* **TASK DETAILS**:
Stop at the line that contains "Author URI: https://www.karon.it/". Until then, set down each line of the records exactly, beginning with the first, and skip pictures.

Source texts of formatted documents
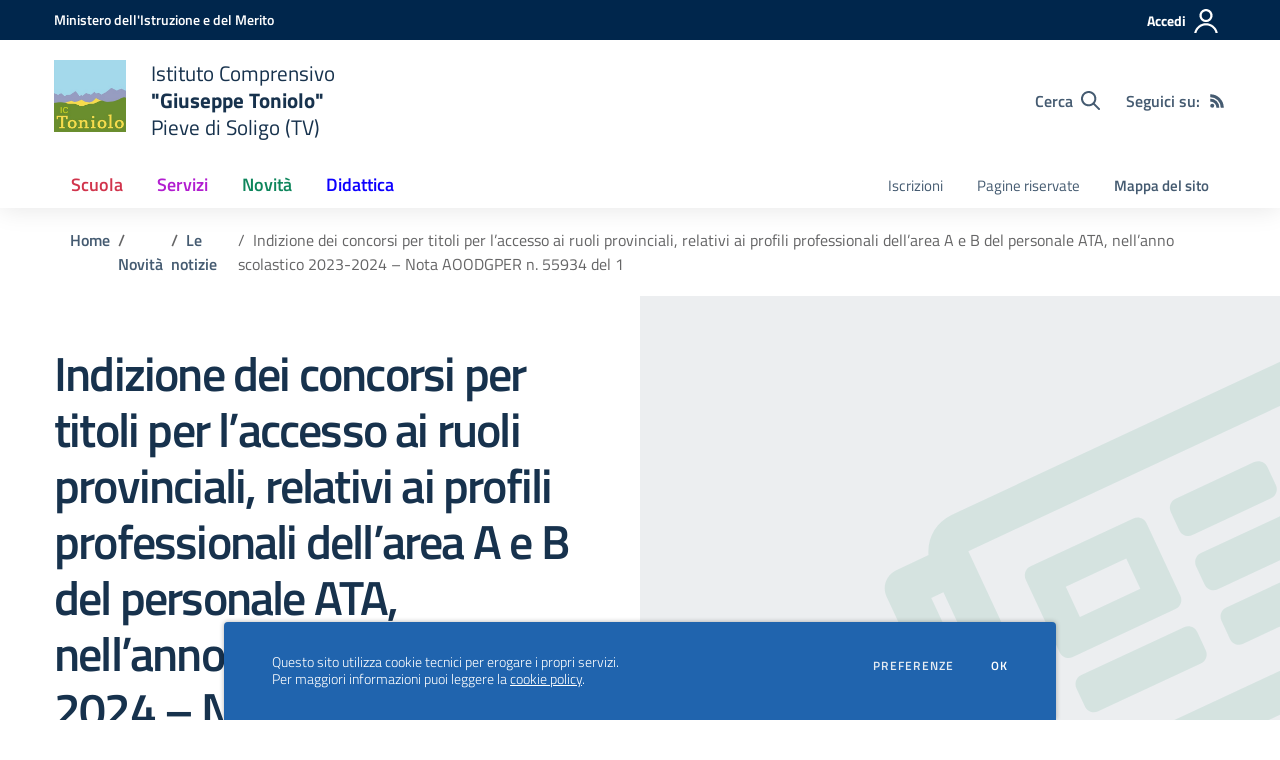

--- FILE ---
content_type: text/css; charset=UTF-8
request_url: https://icpieve.edu.it/css/colori-personalizzati.css?v=2023.06.29.1520
body_size: 3284
content:
/* --------------------------------------------------------
 * Theme Name: SCUOLASTICO
 * Theme URI: https://www.scuolastico.it/
 * Author: Karon S.r.l.
 * Author URI: https://www.karon.it/
 * --------------------------------------------------------
 */

#pre-header {
    background-color: #00264c !important;
}
@media (max-width: 991.98px) {
    #access-modal.modal .access-mobile-bg {
        background-color: #00264c !important;
    }
}
@media (min-width: 992px) {
    #access-modal.modal .modal-dialog .modal-content .modal-body::before {
        background-color: #00264c !important;
    }
}

.section-hero-left {
    background-color: #2064ae !important;
    background: unset
}
#foto-principale-home-page.section-hero-left .hero-title h1,
#foto-principale-home-page.section-hero-left .hero-title .h1,
#foto-principale-home-page.section-hero-left .hero-title h2,
#foto-principale-home-page.section-hero-left .hero-title .h2,
#foto-principale-home-page.section-hero-left .hero-title h4,
#foto-principale-home-page.section-hero-left .hero-title .h4 {
    color: #ffffff !important;
}
#foto-principale-home-page.section-hero-left svg {
    fill: #f8950a !important;
}
#foto-principale-home-page.section-hero-left .hero-title a.btn {
    color: #ffffff !important;
    box-shadow: inset 0 0 0 1px #ffffff !important;
}
#foto-principale-home-page.section-hero-left .hero-title a.btn:hover {
    color: rgb(0, 0, 0) !important;
}

.section-banner-avvisi {
    background-color: #f9960b !important;
}
.section-banner-avvisi a:first-of-type {
    color: #ffffff !important;
}
.section-banner-avvisi .btn-outline-white {
    color: #ffffff !important;
    box-shadow: inset 0 0 0 1px #ffffff !important;
}
.section-banner-avvisi .btn-outline-white:hover {
    color: rgb(0, 0, 0) !important;
}

.footer-wrapper {
    background-color: #f9960b !important;
    color: #050505 !important;
}
.footer-wrapper .logo-footer h1, .footer-wrapper .logo-footer .h1,
.footer-wrapper h3, .footer-wrapper .h3,
.footer-wrapper a,
.footer-wrapper .footer-social
{
    color: #050505 !important;
}
.footer-wrapper .footer-social a svg {
    fill: #050505 !important;
}
.footer-text::before,
.footer-text::after {
    background-color: #050505 !important;
}

.cookiebar {
    background-color: #2064ae !important;
    color: #ffffff !important;
}
.cookiebar a {
    color: #ffffff !important;
}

* **OUTPUT OF THE TASK**:
--- FILE ---
content_type: text/css; charset=UTF-8
request_url: https://icpieve.edu.it/css/colori-personalizzati.css?v=2023.06.29.1520
body_size: 3284
content:
/* --------------------------------------------------------
 * Theme Name: SCUOLASTICO
 * Theme URI: https://www.scuolastico.it/
 * Author: Karon S.r.l.
 * Author URI: https://www.karon.it/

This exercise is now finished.